Q on leveling an existing wavy ceiling
#1
Q on leveling an existing wavy ceiling
This is for my northern Michigan vacation cottage living room. What's a good way to install a new ceiling over wavy joists? Just guessing but there's maybe a total high/low of an inch. My ceiling is right at 8 feet and it's just 1/4" paneling on those joists, with foil-faced insulation laying on the back side. The walls in the living room are the same (the rest of the cottage is log cabin). This low-buck construction is very common there and lasts longer than drywall which often cracks in the winter when the cottages are shut down.
But I want a stronger, nicer looking ceiling so I was considering T&G V-grooved pine or bead board. I suspect that even with the lines in the wood to visually break up the long ceiling expanse (27x19) I will still be able to see the waves telegraph through. Another option I'm considering is a coffered ceiling but that might be a bit over the top for a cottage, and a lot of work.
Any suggestions how I can get a flat-looking ceiling without breaking the bank or my back?
But I want a stronger, nicer looking ceiling so I was considering T&G V-grooved pine or bead board. I suspect that even with the lines in the wood to visually break up the long ceiling expanse (27x19) I will still be able to see the waves telegraph through. Another option I'm considering is a coffered ceiling but that might be a bit over the top for a cottage, and a lot of work.
Any suggestions how I can get a flat-looking ceiling without breaking the bank or my back?
#2
Group Moderator
Shim out the joists to make the underside straight. Simple/straight forward task but not necessarily quick or easy.
#3
2 issues come to mind:
1 - the insulation was put in before the paneling so it's stapled to the joists. Sistering new joists (not sure if that's what you meant by shimming the joists) would mean pulling down the insulation--along with 40 years of whatever might be found in/on it. Did I mention there's also vermiculite up there? Maybe not in the addition (living room), but for sure there is in the original attic space. I'm motivated to find a way that doesn't disturb this possible carcinogen.
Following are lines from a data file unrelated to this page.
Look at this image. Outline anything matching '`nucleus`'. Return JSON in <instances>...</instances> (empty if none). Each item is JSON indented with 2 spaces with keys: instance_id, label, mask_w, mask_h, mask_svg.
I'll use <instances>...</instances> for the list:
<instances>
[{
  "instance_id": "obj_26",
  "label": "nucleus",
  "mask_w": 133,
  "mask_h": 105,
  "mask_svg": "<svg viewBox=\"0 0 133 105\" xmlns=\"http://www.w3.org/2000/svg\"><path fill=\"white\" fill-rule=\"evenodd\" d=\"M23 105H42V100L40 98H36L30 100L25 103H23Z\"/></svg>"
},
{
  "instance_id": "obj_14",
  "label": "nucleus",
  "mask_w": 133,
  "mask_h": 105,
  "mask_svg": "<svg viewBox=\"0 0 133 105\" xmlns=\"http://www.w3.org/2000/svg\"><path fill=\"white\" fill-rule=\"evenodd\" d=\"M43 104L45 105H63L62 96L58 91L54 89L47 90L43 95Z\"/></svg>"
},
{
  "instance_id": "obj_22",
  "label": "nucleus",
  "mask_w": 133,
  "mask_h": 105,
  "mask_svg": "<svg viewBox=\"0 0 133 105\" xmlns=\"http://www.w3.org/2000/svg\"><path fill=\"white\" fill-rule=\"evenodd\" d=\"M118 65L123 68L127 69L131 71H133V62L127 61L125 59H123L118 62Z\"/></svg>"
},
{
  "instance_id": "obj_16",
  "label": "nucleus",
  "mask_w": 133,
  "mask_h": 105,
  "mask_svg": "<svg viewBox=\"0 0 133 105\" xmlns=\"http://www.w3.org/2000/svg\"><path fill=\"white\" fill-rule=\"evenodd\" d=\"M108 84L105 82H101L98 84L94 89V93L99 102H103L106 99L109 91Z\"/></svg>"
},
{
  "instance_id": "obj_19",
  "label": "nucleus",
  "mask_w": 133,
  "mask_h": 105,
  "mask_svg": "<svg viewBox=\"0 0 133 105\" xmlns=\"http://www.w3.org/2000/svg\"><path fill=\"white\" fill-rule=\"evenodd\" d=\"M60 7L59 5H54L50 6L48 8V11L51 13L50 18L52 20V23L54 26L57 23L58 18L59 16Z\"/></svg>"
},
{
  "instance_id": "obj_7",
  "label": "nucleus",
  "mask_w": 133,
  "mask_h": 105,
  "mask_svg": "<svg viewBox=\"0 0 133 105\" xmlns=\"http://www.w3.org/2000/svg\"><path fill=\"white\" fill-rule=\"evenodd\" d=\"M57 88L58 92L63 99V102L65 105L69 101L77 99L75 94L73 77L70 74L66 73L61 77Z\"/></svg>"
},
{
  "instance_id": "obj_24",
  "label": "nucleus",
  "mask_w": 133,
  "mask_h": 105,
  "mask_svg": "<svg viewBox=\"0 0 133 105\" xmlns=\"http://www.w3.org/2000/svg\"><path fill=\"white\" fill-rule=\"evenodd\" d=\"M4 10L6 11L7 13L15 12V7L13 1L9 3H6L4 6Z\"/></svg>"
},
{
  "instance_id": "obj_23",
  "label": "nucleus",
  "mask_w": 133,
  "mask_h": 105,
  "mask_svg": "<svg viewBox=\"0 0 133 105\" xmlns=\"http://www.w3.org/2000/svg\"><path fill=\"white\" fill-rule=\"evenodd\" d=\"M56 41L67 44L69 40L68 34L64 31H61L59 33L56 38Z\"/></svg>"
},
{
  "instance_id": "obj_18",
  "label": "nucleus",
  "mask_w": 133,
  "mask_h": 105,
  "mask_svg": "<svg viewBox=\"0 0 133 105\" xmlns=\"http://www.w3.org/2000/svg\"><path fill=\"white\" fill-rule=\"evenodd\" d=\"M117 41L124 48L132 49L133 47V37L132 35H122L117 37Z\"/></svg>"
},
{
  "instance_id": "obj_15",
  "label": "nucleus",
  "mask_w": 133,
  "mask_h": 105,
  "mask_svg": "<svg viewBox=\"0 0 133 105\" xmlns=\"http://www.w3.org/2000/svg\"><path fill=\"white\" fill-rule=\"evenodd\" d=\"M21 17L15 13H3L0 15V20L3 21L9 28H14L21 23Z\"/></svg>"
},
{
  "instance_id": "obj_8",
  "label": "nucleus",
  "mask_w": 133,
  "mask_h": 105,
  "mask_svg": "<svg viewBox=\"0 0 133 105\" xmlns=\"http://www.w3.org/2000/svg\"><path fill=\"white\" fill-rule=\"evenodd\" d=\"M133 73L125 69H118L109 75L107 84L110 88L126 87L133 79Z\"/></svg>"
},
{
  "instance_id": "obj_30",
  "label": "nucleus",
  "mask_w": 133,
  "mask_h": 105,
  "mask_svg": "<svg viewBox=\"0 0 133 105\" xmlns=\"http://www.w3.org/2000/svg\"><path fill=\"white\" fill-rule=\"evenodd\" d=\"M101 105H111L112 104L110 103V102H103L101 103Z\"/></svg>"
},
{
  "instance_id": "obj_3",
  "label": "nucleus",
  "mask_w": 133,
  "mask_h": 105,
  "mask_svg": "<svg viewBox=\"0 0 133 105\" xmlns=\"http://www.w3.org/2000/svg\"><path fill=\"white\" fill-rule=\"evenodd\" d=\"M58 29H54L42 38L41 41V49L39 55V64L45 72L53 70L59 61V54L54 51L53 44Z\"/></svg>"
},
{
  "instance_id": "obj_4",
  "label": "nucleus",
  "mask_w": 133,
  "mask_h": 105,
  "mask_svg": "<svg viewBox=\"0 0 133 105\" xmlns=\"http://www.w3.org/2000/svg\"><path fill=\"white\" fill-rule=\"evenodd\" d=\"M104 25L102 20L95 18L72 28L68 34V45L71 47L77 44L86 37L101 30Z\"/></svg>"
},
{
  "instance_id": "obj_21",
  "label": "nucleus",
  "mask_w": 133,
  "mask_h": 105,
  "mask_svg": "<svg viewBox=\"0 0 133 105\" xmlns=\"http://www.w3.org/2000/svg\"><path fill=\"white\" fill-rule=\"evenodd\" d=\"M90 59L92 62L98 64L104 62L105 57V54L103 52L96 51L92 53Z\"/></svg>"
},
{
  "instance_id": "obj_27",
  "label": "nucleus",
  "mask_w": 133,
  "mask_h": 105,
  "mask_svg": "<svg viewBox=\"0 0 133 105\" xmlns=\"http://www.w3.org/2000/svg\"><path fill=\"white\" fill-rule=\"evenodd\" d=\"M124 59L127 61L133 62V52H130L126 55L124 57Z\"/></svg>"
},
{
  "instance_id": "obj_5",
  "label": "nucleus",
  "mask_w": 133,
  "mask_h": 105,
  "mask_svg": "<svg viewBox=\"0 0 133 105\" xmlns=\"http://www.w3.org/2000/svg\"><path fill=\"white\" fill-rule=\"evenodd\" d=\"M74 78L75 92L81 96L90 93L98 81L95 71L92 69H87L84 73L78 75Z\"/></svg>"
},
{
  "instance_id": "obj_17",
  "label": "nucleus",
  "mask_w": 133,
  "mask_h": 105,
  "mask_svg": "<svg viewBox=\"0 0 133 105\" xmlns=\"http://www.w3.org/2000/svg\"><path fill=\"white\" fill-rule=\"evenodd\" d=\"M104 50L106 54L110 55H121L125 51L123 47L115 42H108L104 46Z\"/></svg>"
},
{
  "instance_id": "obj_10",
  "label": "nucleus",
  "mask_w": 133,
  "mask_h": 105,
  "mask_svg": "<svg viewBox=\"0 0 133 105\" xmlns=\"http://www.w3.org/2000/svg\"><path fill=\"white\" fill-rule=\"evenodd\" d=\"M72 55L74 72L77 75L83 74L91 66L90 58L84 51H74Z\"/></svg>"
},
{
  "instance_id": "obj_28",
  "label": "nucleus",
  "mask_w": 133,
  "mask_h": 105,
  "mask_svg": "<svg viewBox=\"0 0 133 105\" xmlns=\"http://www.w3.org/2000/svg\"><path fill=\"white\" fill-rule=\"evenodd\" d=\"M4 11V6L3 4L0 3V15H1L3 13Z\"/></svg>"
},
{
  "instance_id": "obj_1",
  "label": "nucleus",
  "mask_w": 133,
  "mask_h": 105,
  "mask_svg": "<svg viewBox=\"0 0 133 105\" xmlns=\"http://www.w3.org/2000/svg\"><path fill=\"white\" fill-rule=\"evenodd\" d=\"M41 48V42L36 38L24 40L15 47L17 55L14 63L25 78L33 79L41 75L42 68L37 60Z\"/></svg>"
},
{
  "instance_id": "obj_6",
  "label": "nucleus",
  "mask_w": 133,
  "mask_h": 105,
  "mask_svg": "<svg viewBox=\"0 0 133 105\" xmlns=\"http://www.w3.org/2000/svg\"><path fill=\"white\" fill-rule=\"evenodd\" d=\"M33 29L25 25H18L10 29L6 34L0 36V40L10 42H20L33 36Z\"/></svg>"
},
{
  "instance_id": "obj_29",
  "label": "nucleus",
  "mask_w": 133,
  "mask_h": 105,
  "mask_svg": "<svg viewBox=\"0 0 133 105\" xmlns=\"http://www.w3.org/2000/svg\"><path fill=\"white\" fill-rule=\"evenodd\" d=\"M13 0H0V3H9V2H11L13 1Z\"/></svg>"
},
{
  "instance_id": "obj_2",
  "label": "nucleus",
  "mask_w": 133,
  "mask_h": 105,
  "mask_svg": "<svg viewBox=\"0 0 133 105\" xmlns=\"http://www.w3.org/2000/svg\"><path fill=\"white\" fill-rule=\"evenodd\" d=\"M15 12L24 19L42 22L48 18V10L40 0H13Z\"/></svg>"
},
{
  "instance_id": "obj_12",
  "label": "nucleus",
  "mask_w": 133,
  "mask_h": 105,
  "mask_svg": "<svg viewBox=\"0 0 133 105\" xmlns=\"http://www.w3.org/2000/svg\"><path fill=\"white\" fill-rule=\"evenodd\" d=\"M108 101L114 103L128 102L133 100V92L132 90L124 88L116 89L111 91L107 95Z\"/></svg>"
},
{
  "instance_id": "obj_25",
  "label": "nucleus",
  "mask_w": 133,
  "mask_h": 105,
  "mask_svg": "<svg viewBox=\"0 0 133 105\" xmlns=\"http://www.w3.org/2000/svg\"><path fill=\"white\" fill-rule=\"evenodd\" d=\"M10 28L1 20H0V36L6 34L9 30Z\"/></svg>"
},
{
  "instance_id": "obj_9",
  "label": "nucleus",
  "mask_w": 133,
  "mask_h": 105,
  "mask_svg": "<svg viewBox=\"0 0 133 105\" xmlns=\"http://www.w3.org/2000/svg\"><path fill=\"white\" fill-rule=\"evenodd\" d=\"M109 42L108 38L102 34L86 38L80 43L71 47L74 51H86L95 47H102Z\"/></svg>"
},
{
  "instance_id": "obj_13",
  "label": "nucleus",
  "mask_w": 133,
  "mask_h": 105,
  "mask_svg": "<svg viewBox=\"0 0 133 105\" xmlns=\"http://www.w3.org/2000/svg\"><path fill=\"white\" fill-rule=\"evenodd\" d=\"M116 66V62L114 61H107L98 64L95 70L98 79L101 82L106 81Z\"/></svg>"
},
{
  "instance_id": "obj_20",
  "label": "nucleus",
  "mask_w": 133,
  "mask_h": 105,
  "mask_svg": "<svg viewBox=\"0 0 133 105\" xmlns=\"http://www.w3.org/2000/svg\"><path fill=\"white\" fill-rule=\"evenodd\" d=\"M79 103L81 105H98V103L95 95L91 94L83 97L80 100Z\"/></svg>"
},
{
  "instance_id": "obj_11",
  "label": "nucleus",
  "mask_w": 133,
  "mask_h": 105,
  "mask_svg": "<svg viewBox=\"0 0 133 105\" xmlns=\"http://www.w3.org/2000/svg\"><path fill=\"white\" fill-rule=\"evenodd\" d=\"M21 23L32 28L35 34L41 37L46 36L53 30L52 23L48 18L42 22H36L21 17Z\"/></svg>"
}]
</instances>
2 - How do I determine "straight" if I do try to make it perfect rather than hide it?
1 - the insulation was put in before the paneling so it's stapled to the joists. Sistering new joists (not sure if that's what you meant by shimming the joists) would mean pulling down the insulation--along with 40 years of whatever might be found in/on it. Did I mention there's also vermiculite up there? Maybe not in the addition (living room), but for sure there is in the original attic space. I'm motivated to find a way that doesn't disturb this possible carcinogen.
2 - How do I determine "straight" if I do try to make it perfect rather than hide it?
#4
Group Moderator
OK, shim under the paneling that's there now. A laser level would help you find the lowest spot and shim exactly to that point everywhere else.
You'll just need to use extra long screws on the new drywall to make sure you hit structure.
You'll just need to use extra long screws on the new drywall to make sure you hit structure.
#5
Forum Topic Moderator
Either a laser level or a long straight edge will help with getting it all fairly even. Plywood strips make for good shims although if the joists themselves are wavy, it might be better to sister a 2x along the existing. Mitch is thinking drywall but the same is true for a wood ceiling, make sure the nails are long enough to hit the rafter, not just the shim.
#7
Group Moderator
Yeah, sorry - wood, not drywall. That said, my process for the ceiling 'leveling' remains the same other than long nails instead of long screws.
#8
I like the idea of furring perpendicular to the joists. This would allow me to run the planks the same direction as the joists (long dimension of the room), plus not disturb the existing insulation. Installing the T&G should go quicker being able to see the nailers, too. A big downside to this plan though is losing almost 3" of ceiling height, which already feels low because it's dark & big.
Would there be any advantage to putting 3/4 foam board between the strapping...or does the "thermal bridge" of the wide strips negate any gain?
Would there be any advantage to putting 3/4 foam board between the strapping...or does the "thermal bridge" of the wide strips negate any gain?
#9
Where do you get 3" from? You'll have 3/4" for the strapping and 3/4" for the T&G. That's 1 1/2".
On further thought, you might be able to skip the strapping and fur out the T&G as you go.
On further thought, you might be able to skip the strapping and fur out the T&G as you go.
#10
Originally Posted by drooplug
Where do you get 3" from? You'll have 3/4" for the strapping and 3/4" for the T&G. That's 1 1/2"
#17
It's not hopeless, but you will have to give something up to get it. What's more important, being flat, or not losing 3" of ceiling height? You have placed quite a few restrictions on your project. There isn't anything wrong with that, but it does make achieving your goal with the ceiling more difficult.